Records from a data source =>
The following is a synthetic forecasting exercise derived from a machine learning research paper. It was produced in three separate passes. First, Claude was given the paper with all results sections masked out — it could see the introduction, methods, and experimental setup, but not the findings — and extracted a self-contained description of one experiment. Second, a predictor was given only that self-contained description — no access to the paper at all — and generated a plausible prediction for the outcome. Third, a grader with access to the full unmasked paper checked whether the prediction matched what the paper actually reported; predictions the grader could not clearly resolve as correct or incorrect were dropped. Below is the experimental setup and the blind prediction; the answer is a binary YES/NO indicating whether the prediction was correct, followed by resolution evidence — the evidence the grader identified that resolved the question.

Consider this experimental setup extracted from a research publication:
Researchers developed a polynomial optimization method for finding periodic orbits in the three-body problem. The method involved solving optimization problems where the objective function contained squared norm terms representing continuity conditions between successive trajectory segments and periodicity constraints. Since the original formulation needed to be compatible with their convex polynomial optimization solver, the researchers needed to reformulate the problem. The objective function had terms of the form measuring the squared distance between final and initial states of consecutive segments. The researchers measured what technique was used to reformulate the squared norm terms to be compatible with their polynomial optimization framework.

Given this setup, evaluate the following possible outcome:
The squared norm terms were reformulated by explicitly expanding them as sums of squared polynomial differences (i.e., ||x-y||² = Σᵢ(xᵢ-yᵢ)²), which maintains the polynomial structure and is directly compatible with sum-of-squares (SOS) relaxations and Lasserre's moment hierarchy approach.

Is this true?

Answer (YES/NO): NO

Exercise =>
In the answer, every line above should be retyped exactly.

Solution for this exercise =>
The following is a synthetic forecasting exercise derived from a machine learning research paper. It was produced in three separate passes. First, Claude was given the paper with all results sections masked out — it could see the introduction, methods, and experimental setup, but not the findings — and extracted a self-contained description of one experiment. Second, a predictor was given only that self-contained description — no access to the paper at all — and generated a plausible prediction for the outcome. Third, a grader with access to the full unmasked paper checked whether the prediction matched what the paper actually reported; predictions the grader could not clearly resolve as correct or incorrect were dropped. Below is the experimental setup and the blind prediction; the answer is a binary YES/NO indicating whether the prediction was correct, followed by resolution evidence — the evidence the grader identified that resolved the question.

Consider this experimental setup extracted from a research publication:
Researchers developed a polynomial optimization method for finding periodic orbits in the three-body problem. The method involved solving optimization problems where the objective function contained squared norm terms representing continuity conditions between successive trajectory segments and periodicity constraints. Since the original formulation needed to be compatible with their convex polynomial optimization solver, the researchers needed to reformulate the problem. The objective function had terms of the form measuring the squared distance between final and initial states of consecutive segments. The researchers measured what technique was used to reformulate the squared norm terms to be compatible with their polynomial optimization framework.

Given this setup, evaluate the following possible outcome:
The squared norm terms were reformulated by explicitly expanding them as sums of squared polynomial differences (i.e., ||x-y||² = Σᵢ(xᵢ-yᵢ)²), which maintains the polynomial structure and is directly compatible with sum-of-squares (SOS) relaxations and Lasserre's moment hierarchy approach.

Is this true?

Answer (YES/NO): NO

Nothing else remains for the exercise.